■ **Exercise aim**
Give back the line where "In the photo" appears and all the lines after it until the listing ends, unchanged and with nothing else.

■ **Records to use**
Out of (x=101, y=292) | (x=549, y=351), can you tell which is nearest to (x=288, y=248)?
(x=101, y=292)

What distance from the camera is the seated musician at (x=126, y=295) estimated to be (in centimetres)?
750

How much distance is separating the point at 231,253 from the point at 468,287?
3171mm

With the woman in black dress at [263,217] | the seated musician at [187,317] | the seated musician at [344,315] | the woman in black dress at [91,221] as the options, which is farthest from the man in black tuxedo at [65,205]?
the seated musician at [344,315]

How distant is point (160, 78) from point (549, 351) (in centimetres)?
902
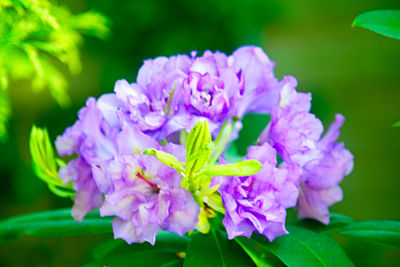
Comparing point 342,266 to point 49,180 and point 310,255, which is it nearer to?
point 310,255

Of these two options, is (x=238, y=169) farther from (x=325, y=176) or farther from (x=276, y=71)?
(x=276, y=71)

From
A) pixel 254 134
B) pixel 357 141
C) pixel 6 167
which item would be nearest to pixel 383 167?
pixel 357 141

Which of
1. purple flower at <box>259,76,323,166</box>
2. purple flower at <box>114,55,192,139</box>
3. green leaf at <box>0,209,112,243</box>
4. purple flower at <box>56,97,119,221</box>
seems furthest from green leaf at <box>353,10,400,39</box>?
green leaf at <box>0,209,112,243</box>

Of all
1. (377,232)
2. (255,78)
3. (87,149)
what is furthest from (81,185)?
(377,232)

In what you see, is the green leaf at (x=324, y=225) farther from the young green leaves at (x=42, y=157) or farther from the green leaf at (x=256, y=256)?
the young green leaves at (x=42, y=157)

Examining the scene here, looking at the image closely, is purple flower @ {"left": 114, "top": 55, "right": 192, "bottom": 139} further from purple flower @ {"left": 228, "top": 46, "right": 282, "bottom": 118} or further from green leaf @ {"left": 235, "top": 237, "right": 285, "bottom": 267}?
green leaf @ {"left": 235, "top": 237, "right": 285, "bottom": 267}
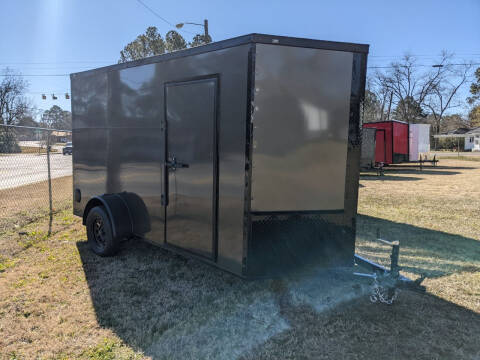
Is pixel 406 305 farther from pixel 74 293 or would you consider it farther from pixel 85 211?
pixel 85 211

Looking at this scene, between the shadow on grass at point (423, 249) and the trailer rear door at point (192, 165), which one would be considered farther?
the shadow on grass at point (423, 249)

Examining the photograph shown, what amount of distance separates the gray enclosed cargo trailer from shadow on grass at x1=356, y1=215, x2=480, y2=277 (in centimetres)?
163

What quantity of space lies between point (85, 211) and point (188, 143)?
2.37 m

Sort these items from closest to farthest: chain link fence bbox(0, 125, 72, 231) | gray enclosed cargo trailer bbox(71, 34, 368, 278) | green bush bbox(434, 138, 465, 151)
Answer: gray enclosed cargo trailer bbox(71, 34, 368, 278)
chain link fence bbox(0, 125, 72, 231)
green bush bbox(434, 138, 465, 151)

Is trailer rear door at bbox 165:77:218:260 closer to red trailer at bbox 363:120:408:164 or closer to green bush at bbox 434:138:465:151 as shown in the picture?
red trailer at bbox 363:120:408:164

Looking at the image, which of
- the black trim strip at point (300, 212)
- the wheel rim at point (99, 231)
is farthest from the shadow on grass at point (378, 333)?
the wheel rim at point (99, 231)

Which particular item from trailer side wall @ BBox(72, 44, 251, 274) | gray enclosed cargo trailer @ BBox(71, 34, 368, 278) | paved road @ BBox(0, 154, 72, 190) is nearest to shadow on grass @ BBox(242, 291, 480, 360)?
gray enclosed cargo trailer @ BBox(71, 34, 368, 278)

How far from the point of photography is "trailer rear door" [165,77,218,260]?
3.44m

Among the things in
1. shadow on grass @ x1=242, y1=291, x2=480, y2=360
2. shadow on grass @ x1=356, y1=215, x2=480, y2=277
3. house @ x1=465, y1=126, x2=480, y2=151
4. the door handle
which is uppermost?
house @ x1=465, y1=126, x2=480, y2=151

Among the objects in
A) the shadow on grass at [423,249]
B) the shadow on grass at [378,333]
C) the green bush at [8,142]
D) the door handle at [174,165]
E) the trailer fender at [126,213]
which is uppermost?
the green bush at [8,142]

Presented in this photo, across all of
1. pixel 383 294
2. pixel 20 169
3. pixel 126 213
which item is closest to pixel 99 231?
pixel 126 213

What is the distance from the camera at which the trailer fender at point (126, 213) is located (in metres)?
4.35

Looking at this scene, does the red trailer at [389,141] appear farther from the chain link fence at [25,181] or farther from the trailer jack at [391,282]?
the trailer jack at [391,282]

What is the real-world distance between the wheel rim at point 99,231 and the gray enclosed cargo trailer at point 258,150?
113 centimetres
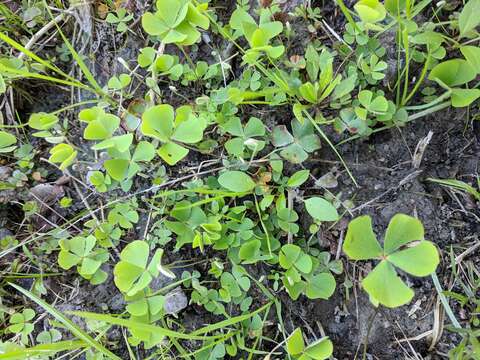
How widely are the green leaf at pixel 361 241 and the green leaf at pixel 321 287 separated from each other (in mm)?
237

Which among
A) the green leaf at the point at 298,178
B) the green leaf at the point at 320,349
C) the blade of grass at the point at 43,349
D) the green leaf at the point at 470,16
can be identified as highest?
the green leaf at the point at 470,16

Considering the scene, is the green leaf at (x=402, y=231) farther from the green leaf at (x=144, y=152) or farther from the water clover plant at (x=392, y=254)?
the green leaf at (x=144, y=152)

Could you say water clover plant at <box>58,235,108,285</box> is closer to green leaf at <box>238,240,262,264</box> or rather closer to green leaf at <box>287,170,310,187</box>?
green leaf at <box>238,240,262,264</box>

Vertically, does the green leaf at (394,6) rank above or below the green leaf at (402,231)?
above

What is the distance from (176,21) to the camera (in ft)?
5.51

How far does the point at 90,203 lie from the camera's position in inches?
73.5

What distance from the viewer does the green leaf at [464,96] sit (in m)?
1.52

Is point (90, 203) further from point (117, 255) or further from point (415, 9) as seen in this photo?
point (415, 9)

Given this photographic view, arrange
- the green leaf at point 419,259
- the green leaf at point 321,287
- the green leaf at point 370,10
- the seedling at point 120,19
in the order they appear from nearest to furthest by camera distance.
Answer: the green leaf at point 419,259
the green leaf at point 370,10
the green leaf at point 321,287
the seedling at point 120,19

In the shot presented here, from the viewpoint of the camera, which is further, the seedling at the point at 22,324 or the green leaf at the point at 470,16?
the seedling at the point at 22,324

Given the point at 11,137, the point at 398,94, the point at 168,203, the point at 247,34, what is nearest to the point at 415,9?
the point at 398,94

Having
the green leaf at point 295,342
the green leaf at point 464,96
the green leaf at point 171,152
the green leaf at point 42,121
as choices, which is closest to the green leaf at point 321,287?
the green leaf at point 295,342

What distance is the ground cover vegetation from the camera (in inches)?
61.7

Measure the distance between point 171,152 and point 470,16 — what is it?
3.72 ft
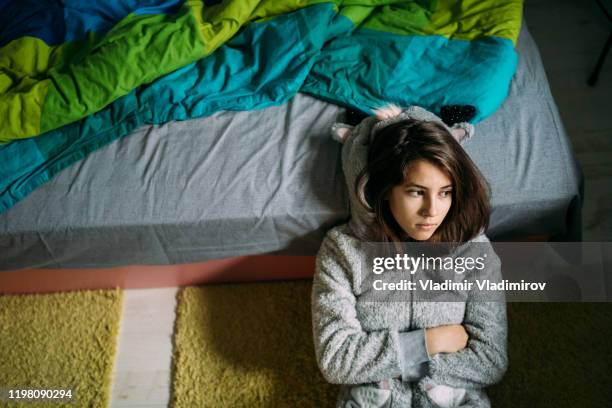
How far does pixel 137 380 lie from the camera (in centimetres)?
130

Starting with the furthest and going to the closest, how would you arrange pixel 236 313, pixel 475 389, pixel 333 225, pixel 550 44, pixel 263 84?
pixel 550 44
pixel 236 313
pixel 263 84
pixel 333 225
pixel 475 389

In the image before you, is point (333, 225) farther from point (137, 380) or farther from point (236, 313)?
point (137, 380)

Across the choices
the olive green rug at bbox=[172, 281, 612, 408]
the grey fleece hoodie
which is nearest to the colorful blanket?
the grey fleece hoodie

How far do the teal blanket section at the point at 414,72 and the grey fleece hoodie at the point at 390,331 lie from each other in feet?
0.44

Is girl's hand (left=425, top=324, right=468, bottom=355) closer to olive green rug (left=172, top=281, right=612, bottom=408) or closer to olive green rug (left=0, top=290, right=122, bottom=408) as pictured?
olive green rug (left=172, top=281, right=612, bottom=408)

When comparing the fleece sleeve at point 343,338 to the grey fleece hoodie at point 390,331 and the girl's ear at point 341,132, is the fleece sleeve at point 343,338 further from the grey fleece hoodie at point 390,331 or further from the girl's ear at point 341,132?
the girl's ear at point 341,132

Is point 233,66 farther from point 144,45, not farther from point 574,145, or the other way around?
point 574,145

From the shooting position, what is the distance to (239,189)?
3.77 feet

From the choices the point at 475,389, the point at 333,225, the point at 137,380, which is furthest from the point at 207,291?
the point at 475,389

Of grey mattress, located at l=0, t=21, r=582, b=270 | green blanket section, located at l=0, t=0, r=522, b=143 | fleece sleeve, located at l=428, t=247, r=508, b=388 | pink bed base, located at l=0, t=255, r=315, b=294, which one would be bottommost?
pink bed base, located at l=0, t=255, r=315, b=294

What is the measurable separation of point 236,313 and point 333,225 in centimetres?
42

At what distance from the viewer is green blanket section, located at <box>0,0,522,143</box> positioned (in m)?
1.18

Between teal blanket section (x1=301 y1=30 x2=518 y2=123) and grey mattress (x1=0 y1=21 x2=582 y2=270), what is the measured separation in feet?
0.16

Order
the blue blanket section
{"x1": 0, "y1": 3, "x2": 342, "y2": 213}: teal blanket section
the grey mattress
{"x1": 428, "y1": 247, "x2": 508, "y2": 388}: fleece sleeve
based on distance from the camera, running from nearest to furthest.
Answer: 1. {"x1": 428, "y1": 247, "x2": 508, "y2": 388}: fleece sleeve
2. the grey mattress
3. {"x1": 0, "y1": 3, "x2": 342, "y2": 213}: teal blanket section
4. the blue blanket section
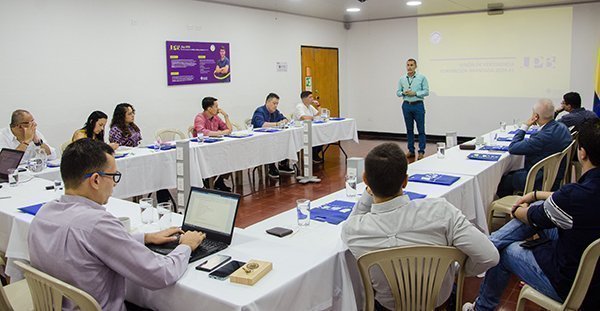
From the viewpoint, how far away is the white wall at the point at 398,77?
337 inches

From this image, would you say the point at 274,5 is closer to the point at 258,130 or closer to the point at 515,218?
the point at 258,130

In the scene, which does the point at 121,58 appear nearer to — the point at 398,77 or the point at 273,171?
the point at 273,171

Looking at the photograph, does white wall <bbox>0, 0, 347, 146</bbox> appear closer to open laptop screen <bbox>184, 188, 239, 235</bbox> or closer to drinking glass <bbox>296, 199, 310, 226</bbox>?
open laptop screen <bbox>184, 188, 239, 235</bbox>

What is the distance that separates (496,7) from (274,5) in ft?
13.4

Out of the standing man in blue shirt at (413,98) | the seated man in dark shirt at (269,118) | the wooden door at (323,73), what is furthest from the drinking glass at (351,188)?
the wooden door at (323,73)

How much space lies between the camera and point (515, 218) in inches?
102

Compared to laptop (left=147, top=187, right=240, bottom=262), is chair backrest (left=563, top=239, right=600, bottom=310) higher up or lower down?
lower down

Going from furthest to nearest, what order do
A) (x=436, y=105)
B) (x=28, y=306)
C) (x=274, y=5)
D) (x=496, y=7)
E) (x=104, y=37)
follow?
(x=436, y=105) → (x=496, y=7) → (x=274, y=5) → (x=104, y=37) → (x=28, y=306)

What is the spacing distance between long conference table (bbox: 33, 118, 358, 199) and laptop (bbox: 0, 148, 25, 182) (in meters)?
0.24

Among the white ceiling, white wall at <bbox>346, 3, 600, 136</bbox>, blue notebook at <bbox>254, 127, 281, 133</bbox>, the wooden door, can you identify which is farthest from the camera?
the wooden door

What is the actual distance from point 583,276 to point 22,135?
4404mm

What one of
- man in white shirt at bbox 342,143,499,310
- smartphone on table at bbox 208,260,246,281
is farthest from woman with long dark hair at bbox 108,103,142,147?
man in white shirt at bbox 342,143,499,310

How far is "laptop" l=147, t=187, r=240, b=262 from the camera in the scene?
6.70 feet

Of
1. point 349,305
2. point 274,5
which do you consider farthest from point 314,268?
point 274,5
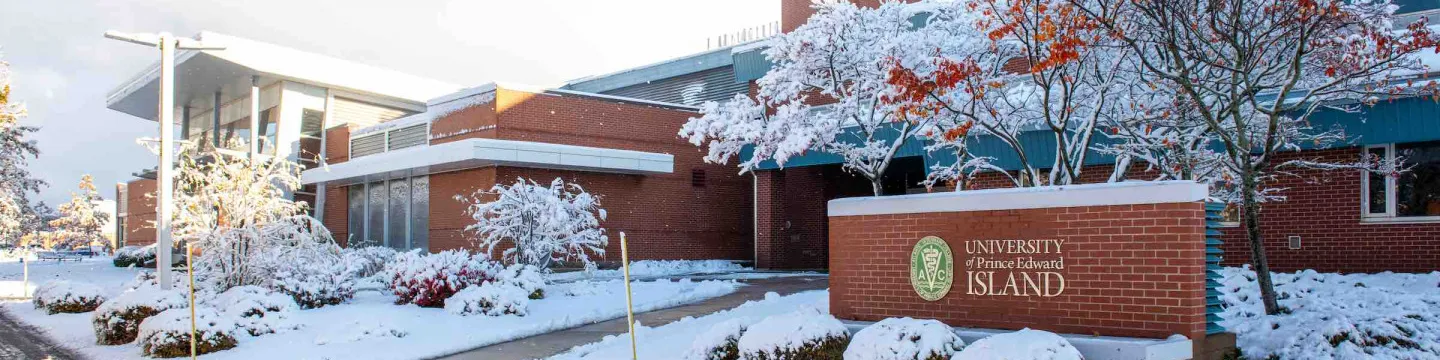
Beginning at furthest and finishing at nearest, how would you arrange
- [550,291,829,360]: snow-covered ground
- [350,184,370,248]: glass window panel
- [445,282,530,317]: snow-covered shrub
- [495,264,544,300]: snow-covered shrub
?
[350,184,370,248]: glass window panel
[495,264,544,300]: snow-covered shrub
[445,282,530,317]: snow-covered shrub
[550,291,829,360]: snow-covered ground

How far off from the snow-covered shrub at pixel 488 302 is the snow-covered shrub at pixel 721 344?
5.56 m

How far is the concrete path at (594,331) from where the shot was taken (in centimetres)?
1230

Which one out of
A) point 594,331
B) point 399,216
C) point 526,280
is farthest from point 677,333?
point 399,216

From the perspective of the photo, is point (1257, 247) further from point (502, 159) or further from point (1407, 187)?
point (502, 159)

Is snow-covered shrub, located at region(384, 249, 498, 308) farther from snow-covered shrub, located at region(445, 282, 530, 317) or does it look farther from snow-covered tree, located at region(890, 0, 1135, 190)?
snow-covered tree, located at region(890, 0, 1135, 190)

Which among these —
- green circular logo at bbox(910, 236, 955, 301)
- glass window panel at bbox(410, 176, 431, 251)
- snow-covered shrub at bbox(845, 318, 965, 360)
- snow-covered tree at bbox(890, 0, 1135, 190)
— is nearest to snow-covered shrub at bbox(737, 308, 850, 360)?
snow-covered shrub at bbox(845, 318, 965, 360)

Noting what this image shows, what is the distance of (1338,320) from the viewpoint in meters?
10.1

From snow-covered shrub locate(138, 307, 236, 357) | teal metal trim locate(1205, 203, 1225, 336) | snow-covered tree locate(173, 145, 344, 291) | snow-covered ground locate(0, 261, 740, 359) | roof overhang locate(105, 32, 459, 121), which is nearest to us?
teal metal trim locate(1205, 203, 1225, 336)

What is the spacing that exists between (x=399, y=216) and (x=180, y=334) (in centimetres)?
1841

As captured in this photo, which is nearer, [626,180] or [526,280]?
[526,280]

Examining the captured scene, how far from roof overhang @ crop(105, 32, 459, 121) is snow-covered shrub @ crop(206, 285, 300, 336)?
18934 millimetres

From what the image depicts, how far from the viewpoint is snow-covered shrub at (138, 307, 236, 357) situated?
41.6 ft

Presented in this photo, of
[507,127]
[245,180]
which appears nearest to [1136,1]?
[245,180]

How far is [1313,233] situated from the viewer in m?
16.3
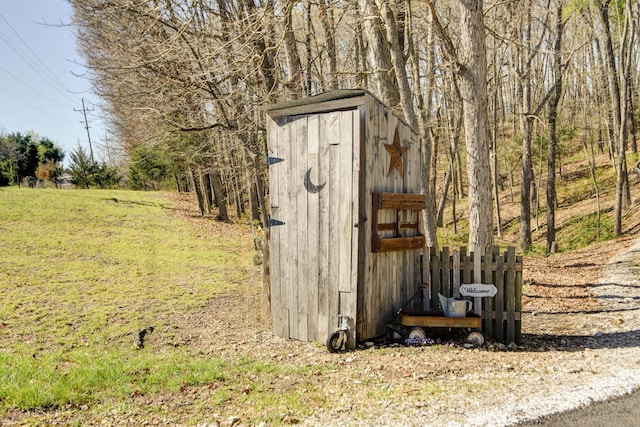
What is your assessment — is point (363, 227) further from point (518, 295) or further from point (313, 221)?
point (518, 295)

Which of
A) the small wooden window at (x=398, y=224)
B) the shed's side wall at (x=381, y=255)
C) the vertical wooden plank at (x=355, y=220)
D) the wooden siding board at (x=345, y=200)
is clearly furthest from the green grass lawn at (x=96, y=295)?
the small wooden window at (x=398, y=224)

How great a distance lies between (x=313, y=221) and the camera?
208 inches

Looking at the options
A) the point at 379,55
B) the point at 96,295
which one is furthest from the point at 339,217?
the point at 96,295

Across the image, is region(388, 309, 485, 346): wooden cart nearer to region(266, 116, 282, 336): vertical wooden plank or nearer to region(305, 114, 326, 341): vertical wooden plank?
region(305, 114, 326, 341): vertical wooden plank

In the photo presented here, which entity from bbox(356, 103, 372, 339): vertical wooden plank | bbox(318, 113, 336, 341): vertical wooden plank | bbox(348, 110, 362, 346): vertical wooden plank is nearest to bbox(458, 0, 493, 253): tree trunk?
bbox(356, 103, 372, 339): vertical wooden plank

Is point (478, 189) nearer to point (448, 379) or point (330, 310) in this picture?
point (330, 310)

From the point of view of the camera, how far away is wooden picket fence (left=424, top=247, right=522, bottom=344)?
5227mm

■ **Exercise response**
In the photo presented here, which entity from bbox(356, 103, 372, 339): vertical wooden plank | bbox(318, 113, 336, 341): vertical wooden plank | bbox(348, 110, 362, 346): vertical wooden plank is nearest to bbox(458, 0, 493, 253): tree trunk?
bbox(356, 103, 372, 339): vertical wooden plank

Is point (478, 189) nearer to point (448, 379) or point (330, 310) in this picture?
point (330, 310)

From the point of view of the camera, how far away is wooden picket fence (left=424, top=247, right=522, bottom=344)?
5227mm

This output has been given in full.